Falam de democracia e mentem. Mentem com quantos dentes têm, sempre confiantes na máxima de Goebbels, de que a mentira repetida se faça verdade, sobre as muitas eleições realizadas com Chávez e Maduro, sobre o sistema eleitoral e a liberdade de imprensa na Venezuela.

Mentiras sobre a última eleição presidencial, antecipada para 20 de Maio de 2018 por exigência da oposição e seguida por mais de 150 observadores internacionais, confirmando que “as eleições foram muito transparentes e conformes às normas internacionais e à legislação nacional”. Mentiras quando transfiguram a subversão terrorista interna apoiada e paga pelos EUA em forças da democracia e da liberdade.

As dificuldades, contradições, problemas da Revolução Bolivariana, em grande medida fomentados pelo imperialismo e por forças internas que nunca se conformaram com a vitória de Chávez e da Revolução, não podem ser transformados em razões para a destruir, nem para transformar em aliados os que, de fora e de dentro, sabotam a República Bolivariana. Os interesses soberanos do povo da Venezuela exigem, pelo contrário, a defesa da sua Revolução.

Pretendem continuar a rasgar as “veias abertas” das terras de Bolívar e Sucre, de Sandino e Zapata e Pancho Vila, de Luís Carlos Prestes e Fidel, de Guevara e tantos outros combatentes pela soberania e liberdade dos seus povos.

Depois da viragem à direita na Argentina e no Chile, depois do golpe no Brasil que destituiu Dilma e impediu Lula, pela prisão, de se candidatar, abrindo para o golpe maior da eleição de Bolsonaro, o imperialismo achou azado o momento.

Reconstituído o arco de governos da Operação Condor (agora baptizados de Grupo de Lima), o imperialismo decidiu avançar. E a toque de caixa lá vai a sucursal da Europa, a União Europeia, dirigida por Merkel, Macron e May. Nada os ensina, porque é da sua natureza imperialista. Assim foi com a Jugoslávia, o Iraque, a Líbia, a Síria e tantos outros crimes!

Lá vão, cantando e rindo, com Trump e Bolsonaro para defender a democracia na Venezuela. Na Arábia Saudita, a defesa da democracia passa pela venda de armas e visitas de amizade eterna de Trump e Merkel, de Sánchez e Macron.

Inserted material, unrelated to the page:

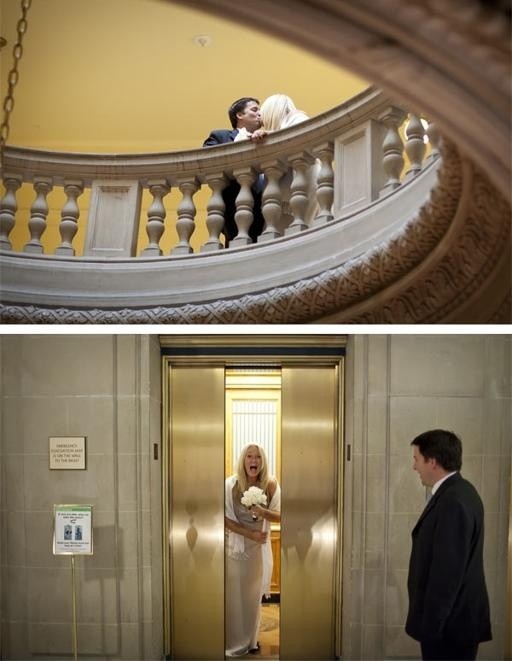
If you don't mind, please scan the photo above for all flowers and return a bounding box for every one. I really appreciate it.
[241,484,272,518]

E o que faz, para vergonha nossa, Portugal nessa caterva de salteadores da soberania dos povos? Vale tudo? Vale pois, como diz, o ex-marxista-leninista-maoista, e fundamentalmente anticomunista, Vicente Jorge da Silva, “por vezes, não há soluções quimicamente puras para ultrapassar becos sem saída” (Público 03FEV19) e logo, o golpe de Estado, a invasão militar, o apelo à subversão das forças armadas, podem ser necessários como foram no Chile.

Mesmo se o sangue jorrar do coração aberto de um povo. Mesmo se for para montar uma tenebrosa ditadura! Tudo em nome da democracia… e, naturalmente, do petróleo!

E de cambulhada com essa tropa alinhada, mas fandanga, contra a Constituição Portuguesa, contra o Direito Internacional, contra a ordem internacional da Carta da ONU, lá vão António Costa disfarçado de Durão Barroso e Augusto Santos Silva de Martins da Cruz. Lá vão, para vergonha nossa! Se amanhã “Chover em Caracas” saberemos a quem pedir contas.

O autor escreve de acordo com a antiga ortografia.